Spatial data with pictures:
## Start
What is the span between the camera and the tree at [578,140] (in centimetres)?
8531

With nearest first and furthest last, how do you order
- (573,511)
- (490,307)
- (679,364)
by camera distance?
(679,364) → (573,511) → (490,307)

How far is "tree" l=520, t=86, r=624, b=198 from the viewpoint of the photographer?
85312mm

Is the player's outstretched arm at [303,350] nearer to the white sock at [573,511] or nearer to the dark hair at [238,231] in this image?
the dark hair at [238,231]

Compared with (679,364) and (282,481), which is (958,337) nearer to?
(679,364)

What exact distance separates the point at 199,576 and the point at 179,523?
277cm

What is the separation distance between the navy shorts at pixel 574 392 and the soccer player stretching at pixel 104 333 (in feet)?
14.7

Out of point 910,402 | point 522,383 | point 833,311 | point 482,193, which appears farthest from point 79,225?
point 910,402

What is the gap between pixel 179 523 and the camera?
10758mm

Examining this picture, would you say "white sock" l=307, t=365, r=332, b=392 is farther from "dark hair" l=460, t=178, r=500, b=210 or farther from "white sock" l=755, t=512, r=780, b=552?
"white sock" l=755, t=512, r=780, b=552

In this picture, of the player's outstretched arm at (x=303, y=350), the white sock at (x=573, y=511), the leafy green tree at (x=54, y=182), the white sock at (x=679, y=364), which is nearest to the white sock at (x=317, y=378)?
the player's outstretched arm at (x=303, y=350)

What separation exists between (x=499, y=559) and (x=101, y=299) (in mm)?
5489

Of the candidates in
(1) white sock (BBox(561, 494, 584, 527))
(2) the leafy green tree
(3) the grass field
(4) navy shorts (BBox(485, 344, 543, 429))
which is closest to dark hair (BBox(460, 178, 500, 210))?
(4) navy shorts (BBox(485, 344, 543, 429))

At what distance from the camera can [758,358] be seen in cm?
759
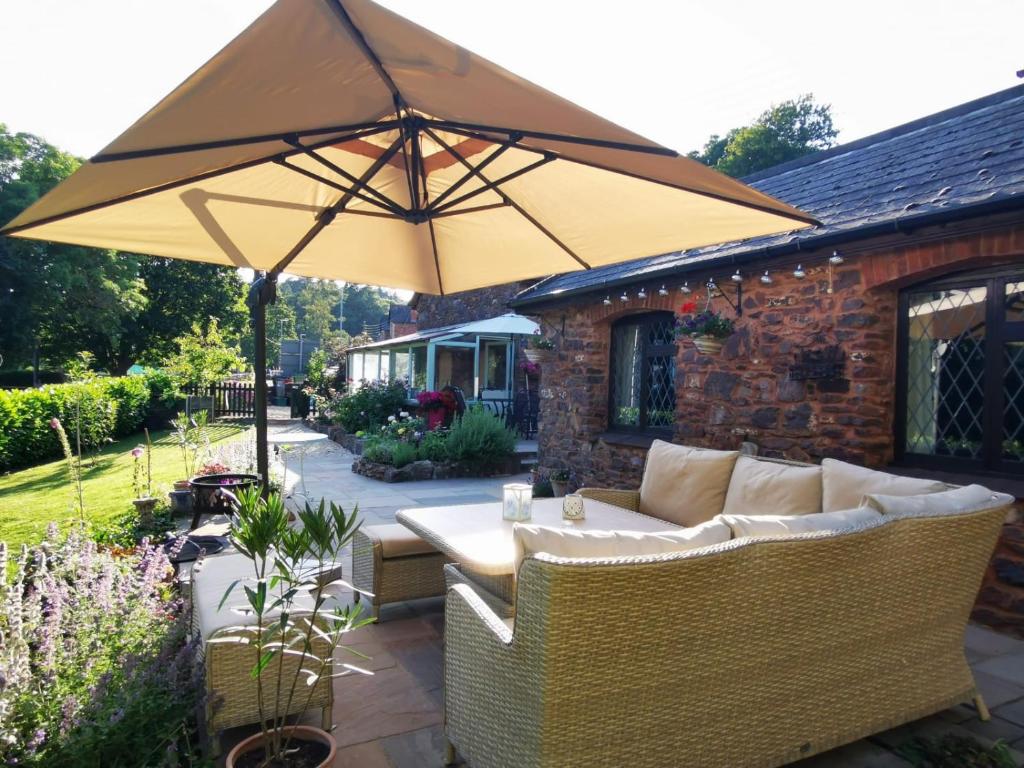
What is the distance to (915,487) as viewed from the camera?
9.21ft

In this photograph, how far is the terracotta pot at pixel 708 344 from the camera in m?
5.24

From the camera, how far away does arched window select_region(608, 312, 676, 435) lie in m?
6.50

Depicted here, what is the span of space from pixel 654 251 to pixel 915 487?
1647 millimetres

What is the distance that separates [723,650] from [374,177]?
2791mm

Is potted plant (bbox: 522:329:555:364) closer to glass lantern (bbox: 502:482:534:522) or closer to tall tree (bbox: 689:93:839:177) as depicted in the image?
glass lantern (bbox: 502:482:534:522)

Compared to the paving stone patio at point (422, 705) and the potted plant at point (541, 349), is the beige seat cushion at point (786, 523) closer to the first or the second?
the paving stone patio at point (422, 705)

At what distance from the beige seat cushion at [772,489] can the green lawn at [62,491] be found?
4.71 m

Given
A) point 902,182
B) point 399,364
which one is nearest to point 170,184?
point 902,182

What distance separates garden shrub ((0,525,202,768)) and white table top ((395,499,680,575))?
110 centimetres

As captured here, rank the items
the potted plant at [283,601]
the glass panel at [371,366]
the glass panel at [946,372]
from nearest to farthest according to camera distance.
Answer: the potted plant at [283,601], the glass panel at [946,372], the glass panel at [371,366]

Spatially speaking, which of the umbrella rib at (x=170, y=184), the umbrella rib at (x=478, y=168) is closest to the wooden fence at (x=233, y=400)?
the umbrella rib at (x=478, y=168)

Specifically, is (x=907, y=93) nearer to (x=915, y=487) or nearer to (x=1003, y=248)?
(x=1003, y=248)

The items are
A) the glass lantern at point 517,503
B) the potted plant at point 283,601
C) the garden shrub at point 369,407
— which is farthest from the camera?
the garden shrub at point 369,407

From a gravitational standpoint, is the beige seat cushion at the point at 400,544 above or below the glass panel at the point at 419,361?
below
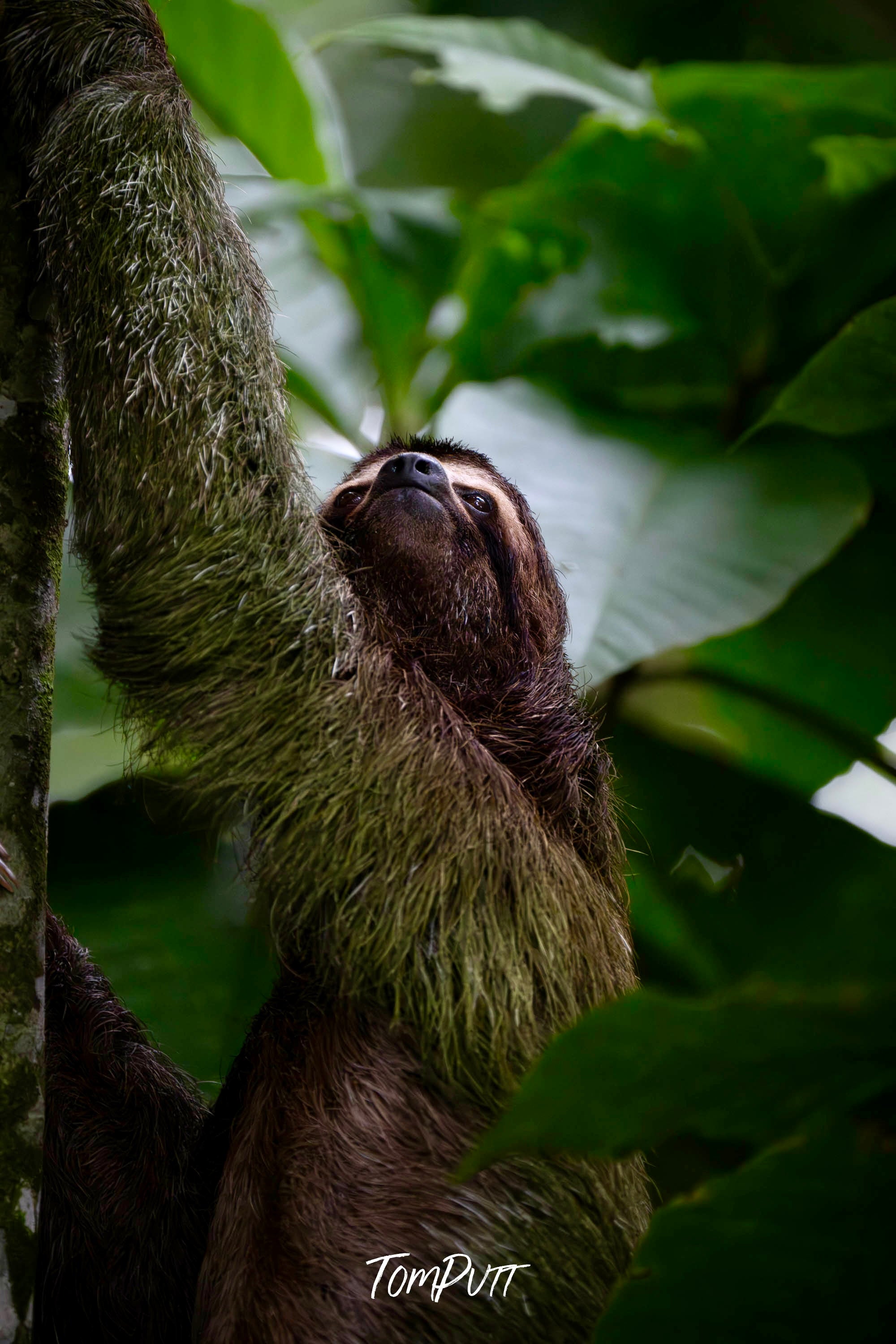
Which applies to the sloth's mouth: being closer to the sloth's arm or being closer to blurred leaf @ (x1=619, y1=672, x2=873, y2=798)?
the sloth's arm

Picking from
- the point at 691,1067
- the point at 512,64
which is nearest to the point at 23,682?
the point at 691,1067

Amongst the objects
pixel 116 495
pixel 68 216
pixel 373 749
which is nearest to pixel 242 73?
pixel 68 216

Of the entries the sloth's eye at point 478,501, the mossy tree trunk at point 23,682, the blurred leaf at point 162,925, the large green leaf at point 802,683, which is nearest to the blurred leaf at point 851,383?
the large green leaf at point 802,683

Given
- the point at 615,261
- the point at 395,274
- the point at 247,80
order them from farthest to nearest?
the point at 395,274
the point at 247,80
the point at 615,261

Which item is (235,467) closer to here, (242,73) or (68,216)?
(68,216)

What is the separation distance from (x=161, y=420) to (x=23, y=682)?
Answer: 0.70 metres

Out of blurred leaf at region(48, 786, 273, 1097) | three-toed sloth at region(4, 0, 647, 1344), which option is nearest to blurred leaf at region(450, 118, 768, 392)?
three-toed sloth at region(4, 0, 647, 1344)

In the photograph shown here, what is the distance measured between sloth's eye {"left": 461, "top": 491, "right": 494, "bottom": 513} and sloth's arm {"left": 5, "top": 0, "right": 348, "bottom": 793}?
1002 mm

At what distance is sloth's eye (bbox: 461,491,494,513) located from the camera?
3.88m

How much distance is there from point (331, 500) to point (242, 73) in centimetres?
249

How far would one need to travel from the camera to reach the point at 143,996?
402cm

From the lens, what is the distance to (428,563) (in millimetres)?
3459

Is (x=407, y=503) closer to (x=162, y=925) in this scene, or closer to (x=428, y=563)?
(x=428, y=563)

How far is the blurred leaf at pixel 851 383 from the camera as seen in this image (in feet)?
10.3
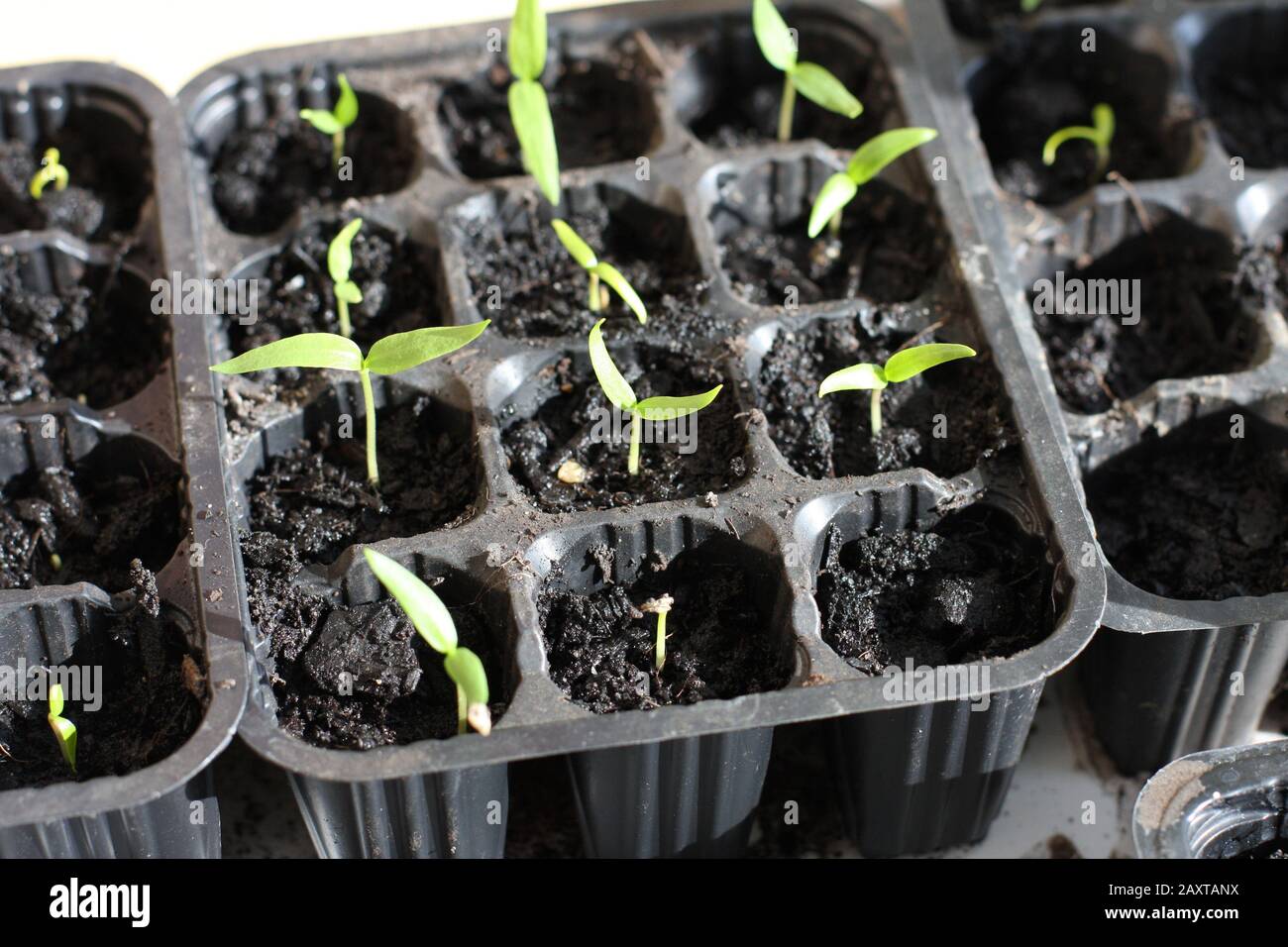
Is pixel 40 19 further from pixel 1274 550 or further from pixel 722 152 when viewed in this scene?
pixel 1274 550

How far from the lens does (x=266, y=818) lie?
2148 mm

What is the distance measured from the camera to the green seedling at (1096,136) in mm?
2447

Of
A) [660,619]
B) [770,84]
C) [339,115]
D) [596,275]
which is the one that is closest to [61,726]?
[660,619]

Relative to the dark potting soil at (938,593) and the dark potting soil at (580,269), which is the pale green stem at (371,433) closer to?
the dark potting soil at (580,269)

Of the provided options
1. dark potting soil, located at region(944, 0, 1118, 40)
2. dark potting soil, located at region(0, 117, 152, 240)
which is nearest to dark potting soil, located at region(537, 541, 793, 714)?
dark potting soil, located at region(0, 117, 152, 240)

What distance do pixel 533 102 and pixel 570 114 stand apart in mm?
402

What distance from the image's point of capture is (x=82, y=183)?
250 centimetres

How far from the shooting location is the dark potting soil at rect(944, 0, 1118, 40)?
2.65 metres

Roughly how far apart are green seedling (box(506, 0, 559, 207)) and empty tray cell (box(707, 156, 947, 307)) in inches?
11.4

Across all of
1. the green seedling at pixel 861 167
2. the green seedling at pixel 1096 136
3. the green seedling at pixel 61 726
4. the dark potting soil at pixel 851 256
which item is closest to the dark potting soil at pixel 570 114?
the dark potting soil at pixel 851 256

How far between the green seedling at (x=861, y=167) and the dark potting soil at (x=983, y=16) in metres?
0.52

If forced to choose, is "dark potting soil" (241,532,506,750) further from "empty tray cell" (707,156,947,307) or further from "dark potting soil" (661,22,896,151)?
"dark potting soil" (661,22,896,151)

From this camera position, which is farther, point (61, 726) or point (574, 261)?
point (574, 261)

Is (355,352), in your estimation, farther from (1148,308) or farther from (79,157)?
(1148,308)
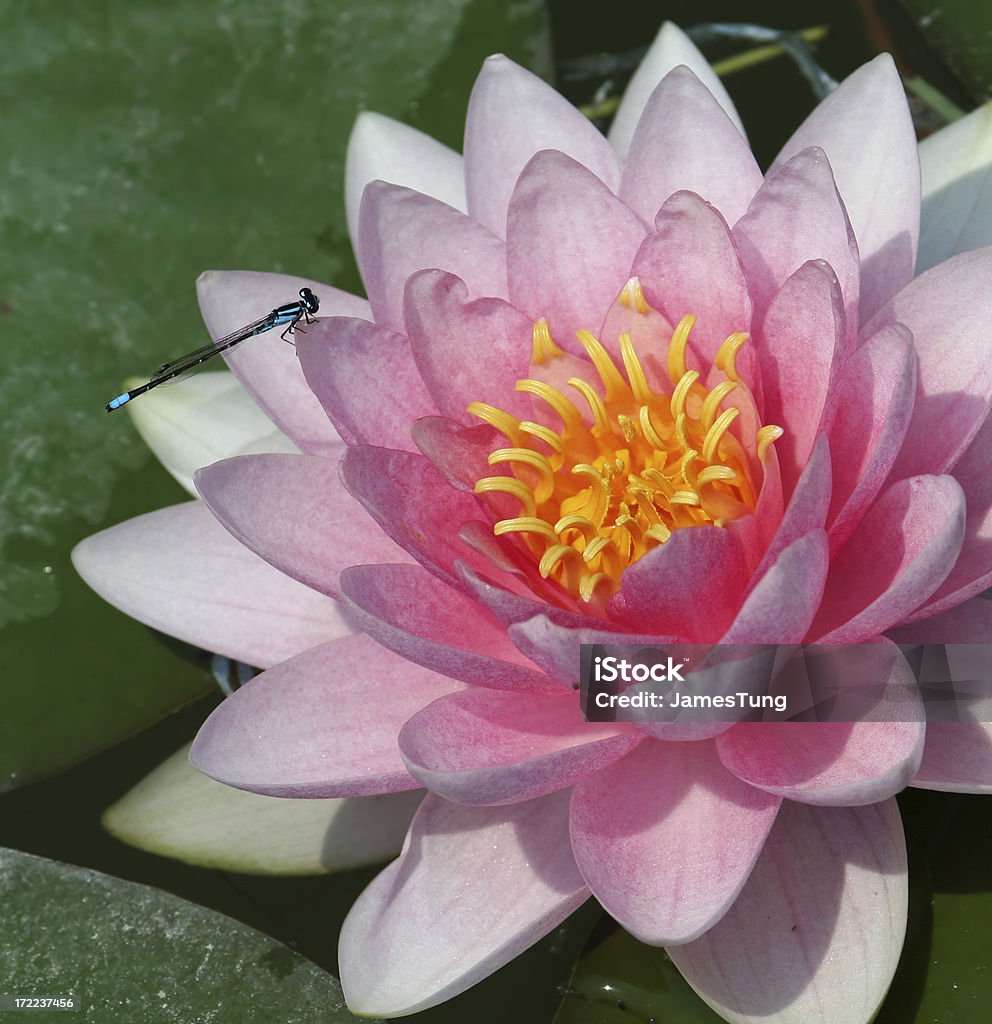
## End
## Exercise details
Copy out each line of the listing above in which the word "umbrella" appears.

## Full response
Spatially speaking, which of the umbrella rib at (x=170, y=184), the umbrella rib at (x=478, y=168) is closest to the wooden fence at (x=233, y=400)?
the umbrella rib at (x=478, y=168)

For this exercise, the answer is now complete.